§ **Collected data**
** begin **

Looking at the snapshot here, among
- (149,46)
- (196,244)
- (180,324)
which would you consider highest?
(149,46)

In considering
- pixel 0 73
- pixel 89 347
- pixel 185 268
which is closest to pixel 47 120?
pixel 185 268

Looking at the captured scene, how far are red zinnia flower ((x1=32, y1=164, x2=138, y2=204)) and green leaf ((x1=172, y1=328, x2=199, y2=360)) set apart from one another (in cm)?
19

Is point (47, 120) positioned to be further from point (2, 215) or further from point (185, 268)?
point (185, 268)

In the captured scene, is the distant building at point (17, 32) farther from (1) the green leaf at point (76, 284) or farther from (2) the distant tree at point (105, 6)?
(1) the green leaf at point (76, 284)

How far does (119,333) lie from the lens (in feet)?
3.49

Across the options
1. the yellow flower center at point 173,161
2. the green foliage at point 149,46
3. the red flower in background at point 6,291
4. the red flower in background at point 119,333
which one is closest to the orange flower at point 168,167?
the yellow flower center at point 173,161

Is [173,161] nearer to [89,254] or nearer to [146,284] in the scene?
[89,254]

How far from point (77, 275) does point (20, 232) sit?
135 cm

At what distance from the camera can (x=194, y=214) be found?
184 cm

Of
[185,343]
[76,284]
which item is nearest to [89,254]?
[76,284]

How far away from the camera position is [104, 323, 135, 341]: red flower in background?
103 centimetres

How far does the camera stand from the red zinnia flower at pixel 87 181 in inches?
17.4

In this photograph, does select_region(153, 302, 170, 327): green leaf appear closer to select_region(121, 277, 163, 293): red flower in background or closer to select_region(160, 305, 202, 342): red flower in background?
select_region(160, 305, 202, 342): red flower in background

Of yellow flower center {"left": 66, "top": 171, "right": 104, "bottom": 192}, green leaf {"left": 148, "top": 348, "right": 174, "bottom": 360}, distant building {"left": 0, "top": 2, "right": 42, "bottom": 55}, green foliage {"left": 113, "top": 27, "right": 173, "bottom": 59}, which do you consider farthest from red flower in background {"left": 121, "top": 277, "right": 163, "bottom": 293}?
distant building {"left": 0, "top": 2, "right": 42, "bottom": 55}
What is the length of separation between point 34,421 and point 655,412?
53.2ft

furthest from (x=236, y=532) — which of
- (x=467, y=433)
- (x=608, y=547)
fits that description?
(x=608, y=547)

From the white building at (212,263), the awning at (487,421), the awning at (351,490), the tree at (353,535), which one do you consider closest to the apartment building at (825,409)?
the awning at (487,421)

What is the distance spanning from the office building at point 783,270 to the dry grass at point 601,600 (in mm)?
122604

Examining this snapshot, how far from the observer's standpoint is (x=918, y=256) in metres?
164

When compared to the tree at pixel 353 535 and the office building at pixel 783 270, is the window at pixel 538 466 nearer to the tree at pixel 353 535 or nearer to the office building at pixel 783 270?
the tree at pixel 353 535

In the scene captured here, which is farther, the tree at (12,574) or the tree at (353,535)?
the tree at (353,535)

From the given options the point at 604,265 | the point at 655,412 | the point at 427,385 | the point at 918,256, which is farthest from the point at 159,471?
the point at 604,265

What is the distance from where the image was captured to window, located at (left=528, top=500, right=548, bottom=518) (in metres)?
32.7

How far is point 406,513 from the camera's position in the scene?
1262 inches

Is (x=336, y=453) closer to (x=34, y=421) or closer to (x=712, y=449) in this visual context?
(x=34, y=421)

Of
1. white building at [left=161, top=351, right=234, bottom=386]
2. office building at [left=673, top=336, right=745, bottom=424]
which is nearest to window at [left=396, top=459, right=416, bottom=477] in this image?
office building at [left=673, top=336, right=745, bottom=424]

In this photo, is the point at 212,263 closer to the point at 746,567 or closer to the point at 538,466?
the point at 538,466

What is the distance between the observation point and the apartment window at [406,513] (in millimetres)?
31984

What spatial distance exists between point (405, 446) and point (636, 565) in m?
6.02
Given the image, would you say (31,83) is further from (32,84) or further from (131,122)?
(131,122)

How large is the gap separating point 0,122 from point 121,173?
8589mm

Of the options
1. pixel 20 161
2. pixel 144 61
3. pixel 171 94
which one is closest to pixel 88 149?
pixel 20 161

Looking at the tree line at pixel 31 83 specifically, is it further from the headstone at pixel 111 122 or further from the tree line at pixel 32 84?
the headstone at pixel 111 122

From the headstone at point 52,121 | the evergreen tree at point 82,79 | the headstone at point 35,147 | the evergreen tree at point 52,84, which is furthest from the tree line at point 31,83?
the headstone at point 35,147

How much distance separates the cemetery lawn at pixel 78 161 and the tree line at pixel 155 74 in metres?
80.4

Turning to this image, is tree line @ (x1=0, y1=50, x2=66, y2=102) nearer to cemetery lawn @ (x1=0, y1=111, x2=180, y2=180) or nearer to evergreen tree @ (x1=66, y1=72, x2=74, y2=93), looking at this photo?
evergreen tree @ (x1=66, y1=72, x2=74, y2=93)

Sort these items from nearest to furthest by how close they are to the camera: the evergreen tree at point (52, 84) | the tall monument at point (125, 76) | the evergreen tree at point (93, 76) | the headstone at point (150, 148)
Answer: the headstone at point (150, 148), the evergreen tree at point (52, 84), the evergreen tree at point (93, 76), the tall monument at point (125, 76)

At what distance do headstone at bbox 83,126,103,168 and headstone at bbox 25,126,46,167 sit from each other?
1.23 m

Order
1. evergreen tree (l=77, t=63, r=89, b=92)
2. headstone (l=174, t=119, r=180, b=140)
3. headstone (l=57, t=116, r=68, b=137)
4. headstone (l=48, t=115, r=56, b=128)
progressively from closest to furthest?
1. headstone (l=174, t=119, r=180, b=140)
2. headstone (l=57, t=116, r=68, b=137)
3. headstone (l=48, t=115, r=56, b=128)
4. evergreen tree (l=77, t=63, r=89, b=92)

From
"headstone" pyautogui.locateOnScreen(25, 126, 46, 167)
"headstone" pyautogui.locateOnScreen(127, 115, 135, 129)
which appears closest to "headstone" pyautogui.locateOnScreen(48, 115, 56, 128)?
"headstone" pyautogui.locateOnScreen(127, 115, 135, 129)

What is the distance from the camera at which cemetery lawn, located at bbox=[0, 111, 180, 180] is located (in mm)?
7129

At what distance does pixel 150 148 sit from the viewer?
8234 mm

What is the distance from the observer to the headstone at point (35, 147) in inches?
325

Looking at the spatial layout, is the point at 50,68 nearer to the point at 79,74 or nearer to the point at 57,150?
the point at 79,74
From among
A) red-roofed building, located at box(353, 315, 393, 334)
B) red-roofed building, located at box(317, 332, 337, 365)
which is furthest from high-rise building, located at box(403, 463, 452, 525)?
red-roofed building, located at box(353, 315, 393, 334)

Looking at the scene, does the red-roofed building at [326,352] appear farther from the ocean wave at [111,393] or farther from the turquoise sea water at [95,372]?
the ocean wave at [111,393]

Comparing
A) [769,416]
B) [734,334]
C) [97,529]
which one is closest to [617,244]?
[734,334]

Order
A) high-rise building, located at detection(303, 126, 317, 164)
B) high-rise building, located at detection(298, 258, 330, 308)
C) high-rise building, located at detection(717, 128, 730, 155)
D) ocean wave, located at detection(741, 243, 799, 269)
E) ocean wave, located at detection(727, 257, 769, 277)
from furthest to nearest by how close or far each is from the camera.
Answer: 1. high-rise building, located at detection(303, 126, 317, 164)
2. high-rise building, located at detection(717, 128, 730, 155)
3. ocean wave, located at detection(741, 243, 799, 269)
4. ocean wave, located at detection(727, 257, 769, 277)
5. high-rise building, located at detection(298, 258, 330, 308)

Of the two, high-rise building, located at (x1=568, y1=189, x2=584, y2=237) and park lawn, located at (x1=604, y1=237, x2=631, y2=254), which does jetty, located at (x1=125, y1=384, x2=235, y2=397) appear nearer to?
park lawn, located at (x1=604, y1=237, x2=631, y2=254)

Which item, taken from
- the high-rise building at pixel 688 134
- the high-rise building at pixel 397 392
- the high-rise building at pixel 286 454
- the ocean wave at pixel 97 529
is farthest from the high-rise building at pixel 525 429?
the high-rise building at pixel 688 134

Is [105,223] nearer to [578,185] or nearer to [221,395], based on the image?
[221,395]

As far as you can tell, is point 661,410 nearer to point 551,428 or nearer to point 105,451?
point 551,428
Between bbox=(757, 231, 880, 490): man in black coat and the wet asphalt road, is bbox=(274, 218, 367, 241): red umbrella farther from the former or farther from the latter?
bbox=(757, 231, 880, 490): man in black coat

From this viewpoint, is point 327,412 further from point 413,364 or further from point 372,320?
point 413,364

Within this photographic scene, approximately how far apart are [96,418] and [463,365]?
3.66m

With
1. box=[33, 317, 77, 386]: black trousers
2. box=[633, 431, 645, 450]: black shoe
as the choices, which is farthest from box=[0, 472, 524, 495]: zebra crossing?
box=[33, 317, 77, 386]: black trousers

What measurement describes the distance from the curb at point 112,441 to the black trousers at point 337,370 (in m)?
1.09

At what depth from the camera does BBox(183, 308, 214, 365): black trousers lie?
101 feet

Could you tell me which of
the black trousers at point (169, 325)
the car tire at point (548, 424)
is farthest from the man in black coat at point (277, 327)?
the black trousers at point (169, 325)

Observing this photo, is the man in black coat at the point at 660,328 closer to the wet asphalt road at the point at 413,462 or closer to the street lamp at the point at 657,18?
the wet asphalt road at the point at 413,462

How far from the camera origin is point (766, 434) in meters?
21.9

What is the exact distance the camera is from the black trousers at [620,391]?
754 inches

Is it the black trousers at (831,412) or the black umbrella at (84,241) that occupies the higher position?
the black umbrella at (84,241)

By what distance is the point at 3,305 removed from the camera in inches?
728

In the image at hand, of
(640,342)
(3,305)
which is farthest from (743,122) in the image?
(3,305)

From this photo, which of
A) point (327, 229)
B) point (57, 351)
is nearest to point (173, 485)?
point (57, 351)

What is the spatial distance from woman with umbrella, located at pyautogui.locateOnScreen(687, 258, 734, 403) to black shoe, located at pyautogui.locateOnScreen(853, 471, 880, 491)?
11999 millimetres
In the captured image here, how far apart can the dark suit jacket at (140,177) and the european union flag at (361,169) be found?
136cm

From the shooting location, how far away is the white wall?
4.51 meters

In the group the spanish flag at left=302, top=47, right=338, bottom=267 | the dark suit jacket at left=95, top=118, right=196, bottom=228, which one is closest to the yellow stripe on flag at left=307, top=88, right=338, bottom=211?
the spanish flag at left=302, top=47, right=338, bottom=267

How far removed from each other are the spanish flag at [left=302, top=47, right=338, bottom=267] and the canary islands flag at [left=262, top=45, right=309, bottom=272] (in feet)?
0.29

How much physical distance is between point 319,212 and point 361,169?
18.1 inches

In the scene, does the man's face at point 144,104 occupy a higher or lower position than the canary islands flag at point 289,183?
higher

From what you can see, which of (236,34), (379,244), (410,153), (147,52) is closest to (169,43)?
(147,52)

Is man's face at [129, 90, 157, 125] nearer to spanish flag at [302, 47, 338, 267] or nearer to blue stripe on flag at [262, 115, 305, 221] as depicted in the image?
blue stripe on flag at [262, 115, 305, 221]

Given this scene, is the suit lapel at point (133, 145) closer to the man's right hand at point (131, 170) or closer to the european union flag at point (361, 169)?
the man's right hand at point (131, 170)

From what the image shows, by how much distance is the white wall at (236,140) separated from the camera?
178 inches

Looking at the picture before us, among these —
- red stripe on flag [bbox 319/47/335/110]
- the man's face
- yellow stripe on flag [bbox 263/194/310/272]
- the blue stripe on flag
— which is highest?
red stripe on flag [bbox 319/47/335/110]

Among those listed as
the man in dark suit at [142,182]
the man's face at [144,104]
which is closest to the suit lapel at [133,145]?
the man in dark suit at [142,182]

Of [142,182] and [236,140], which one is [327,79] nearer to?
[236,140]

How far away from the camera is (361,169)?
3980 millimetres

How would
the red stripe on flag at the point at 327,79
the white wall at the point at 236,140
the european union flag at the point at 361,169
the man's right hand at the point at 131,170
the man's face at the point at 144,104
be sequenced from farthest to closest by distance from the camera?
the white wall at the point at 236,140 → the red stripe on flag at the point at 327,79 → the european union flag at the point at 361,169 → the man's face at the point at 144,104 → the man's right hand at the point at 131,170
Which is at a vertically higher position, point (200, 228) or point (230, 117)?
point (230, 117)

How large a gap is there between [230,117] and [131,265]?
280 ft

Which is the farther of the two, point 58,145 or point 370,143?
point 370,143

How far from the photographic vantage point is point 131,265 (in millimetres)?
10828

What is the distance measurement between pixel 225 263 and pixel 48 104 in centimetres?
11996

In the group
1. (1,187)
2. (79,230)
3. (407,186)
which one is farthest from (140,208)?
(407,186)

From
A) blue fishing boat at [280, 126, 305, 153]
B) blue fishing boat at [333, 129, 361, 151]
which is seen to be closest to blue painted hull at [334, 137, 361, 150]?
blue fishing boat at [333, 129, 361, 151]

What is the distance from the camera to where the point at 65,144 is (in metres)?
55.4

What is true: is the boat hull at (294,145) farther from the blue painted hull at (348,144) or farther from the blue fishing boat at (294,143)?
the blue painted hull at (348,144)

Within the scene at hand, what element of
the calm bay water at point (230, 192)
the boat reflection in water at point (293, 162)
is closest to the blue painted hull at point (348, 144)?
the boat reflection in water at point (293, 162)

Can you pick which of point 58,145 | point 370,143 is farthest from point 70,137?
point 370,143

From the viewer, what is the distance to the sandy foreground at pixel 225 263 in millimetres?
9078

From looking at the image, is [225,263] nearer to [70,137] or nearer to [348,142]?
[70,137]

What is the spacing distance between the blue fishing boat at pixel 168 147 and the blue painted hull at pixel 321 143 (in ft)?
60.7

** end **

From the line holding "What is true: is" down to the final line above, quote every line exactly and only those lines.

§ **Finished task**
What is true: is the boat hull at (294,145) farther from the blue painted hull at (348,144) or farther from the blue fishing boat at (294,143)?
the blue painted hull at (348,144)

Within the scene at hand, what element of
the calm bay water at point (230, 192)
the boat reflection in water at point (293, 162)
is closest to the blue painted hull at point (348, 144)?
the boat reflection in water at point (293, 162)

Can you pick which of point 58,145 | point 370,143 is farthest from point 70,137?
point 370,143

From the viewer, what is the distance to the sandy foreground at pixel 225 263 in millimetres?
9078

From looking at the image, is [225,263] nearer to [70,137] or nearer to [348,142]?
[70,137]

What is the spacing distance between the blue fishing boat at pixel 168 147 and the blue painted hull at pixel 321 143 (in ft)?
60.7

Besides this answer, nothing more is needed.